Sahel: French forces kill Islamic State leader wanted by US
France said on Thursday that its troops deployed in the Sahel region of Africa had killed the head of Islamic State in the Greater Sahara (ISGS), who was wanted for deadly attacks on US soldiers and foreign aid workers.
Adnan Abu Walid al-Sahrawi formed ISGS in 2015 after splitting with al-Qaeda linked fighters and pledging allegiance to the Islamic State (IS) group, which at that time controlled large swathes of Iraq and Syria.
Sahrawi was "neutralised by French forces", President Emmanuel Macron tweeted early on Thursday.
"This is another major success in our fight against terrorist groups in the Sahel."
The US had offered a $5m reward for information on the whereabouts of Sahrawi, who was wanted over a 4 October 2017 attack in Niger that killed four US Special Forces and four Nigerien soldiers.
Macron's office said that in August 2020, Sahrawi had personally ordered the killing of six French charity workers and their Nigerien driver.
"The death of Sahrawi is a decisive blow to Daesh (IS) in the Sahel and its cohesion. It will have difficulty replacing its leader with someone of that importance," French Defence Minister Florence Parly told a news conference on Thursday.
Parly said Sahrawi died following a strike by France's Barkhane force, which battles armed groups across the arid expanses of the Sahel in West Africa.
"The attack was carried out a few weeks ago, and today we are certain that it was the number one of ISGS," Parly told RFI radio earlier on Thursday, without identifying where Sahrawi was killed.
Sahrawi was "the one we were looking for, since he was the uncontested, authoritarian leader with no rival" within the group, she said.
"When you take out a key link in the chain, you disrupt and weaken these terrorist groups," she said, adding that the second- and third-in-command of ISGS had been "neutralised" over the spring and summer.
French scaleback
ISGS is blamed for most of the armed attacks taking place in Mali, Niger and Burkina Faso, AFP reported.
The flashpoint "tri-border" area is frequently targeted by ISGS and the al-Qaeda-affiliated Group for the Support of Islam and Muslims (GSIM) with deadly attacks on civilians and soldiers.
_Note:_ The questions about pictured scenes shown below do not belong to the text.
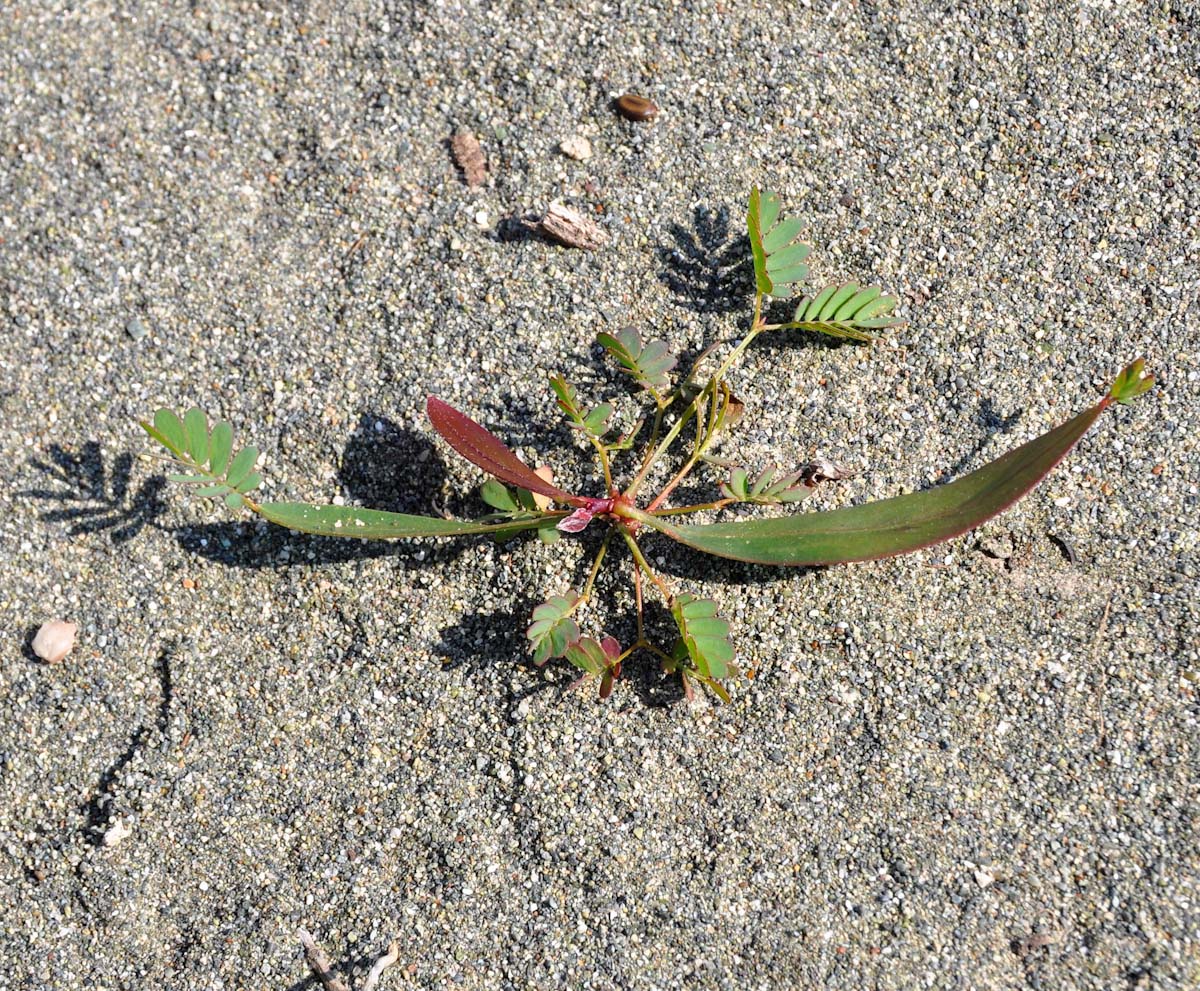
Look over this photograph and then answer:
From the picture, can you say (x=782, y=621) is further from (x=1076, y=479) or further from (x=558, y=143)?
(x=558, y=143)

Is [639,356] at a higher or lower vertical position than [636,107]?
lower

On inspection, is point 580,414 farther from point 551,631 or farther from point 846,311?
point 846,311

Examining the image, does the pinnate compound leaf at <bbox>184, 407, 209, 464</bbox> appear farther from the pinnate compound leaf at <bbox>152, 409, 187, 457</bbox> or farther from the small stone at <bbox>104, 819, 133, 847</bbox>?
the small stone at <bbox>104, 819, 133, 847</bbox>

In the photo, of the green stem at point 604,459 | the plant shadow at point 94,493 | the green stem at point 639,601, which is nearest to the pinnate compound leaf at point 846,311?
the green stem at point 604,459

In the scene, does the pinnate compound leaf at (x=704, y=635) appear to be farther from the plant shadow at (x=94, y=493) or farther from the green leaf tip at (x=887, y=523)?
the plant shadow at (x=94, y=493)

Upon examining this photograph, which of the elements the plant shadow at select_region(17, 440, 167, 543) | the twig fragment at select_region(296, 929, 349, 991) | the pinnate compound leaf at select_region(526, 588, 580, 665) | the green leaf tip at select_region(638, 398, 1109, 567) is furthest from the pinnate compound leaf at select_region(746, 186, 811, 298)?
the twig fragment at select_region(296, 929, 349, 991)

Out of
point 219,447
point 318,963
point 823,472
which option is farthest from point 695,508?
point 318,963

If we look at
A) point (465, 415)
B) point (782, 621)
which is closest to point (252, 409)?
point (465, 415)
In late 2019, ISGS carried out a series of largescale attacks against military bases in Mali and Niger.
Sahrawi, a former member of Western Sahara's Polisario Front independence movement, joined al-Qaeda in the Islamic Maghreb (Aqim) and had also co-led Mujao, a Malian Islamist group responsible for kidnapping Spanish aid workers in Algeria and a group of Algerian diplomats in Mali in 2012.
The French military has killed several high-ranking members of ISGS under its strategy of targeting leaders of armed groups since the start of its military intervention in Mali in 2013.
In June, Macron announced a major scaleback of France's Barkhane force in the Sahel, ultimately halving its military presence after more than eight years spent in the vast region, to refocus on counter-terrorism operations and supporting local forces.
"The nation is thinking this evening of all its heroes who died for France in the Sahel in the Serval and Barkhane operations, of the bereaved families, of all its wounded," Macron added in another tweet after Sahrawi was killed.
"Their sacrifice is not in vain. With our African, European and American partners, we will continue this fight."
Russian mercenaries
The north of Mali fell under the control of armed groups in 2012. Those groups were pushed out of the cities by France's military intervention in 2013.
But Mali, an impoverished and landlocked nation home to at least 20 ethnic groups, continues to face attacks by such groups, as well as intercommunal violence, which often spills over into neighbouring countries.
French Foreign Minister Jean-Yves Le Drian on Tuesday criticised plans that would bring Russian mercenaries into Mali, saying such a move was "incompatible" with the French military presence in its former colony.
Diplomatic and security sources have told Reuters that a deal is close between Russian private military contractor the Wagner Group and Mali's military government, which took power in a coup in May, for the mercenaries to train the Malian army and provide protection for senior officials.
Asked by lawmakers about the report, Le Drian said: "Wagner is a militia which has shown itself in the past in Syria and Central African Republic to have carried out abuses and all sorts of violations that do not correspond with any solution and so it is incompatible with our presence.
"I am saying this so that it is heard," he added.
A European source who tracks West Africa and a security source in the region told Reuters at least 1,000 mercenaries could be involved in the Wagner Group deal. Two other sources believed the number was lower but did not provide figures.
Four sources told the news agency the Wagner Group would be paid about $11m a month for its services.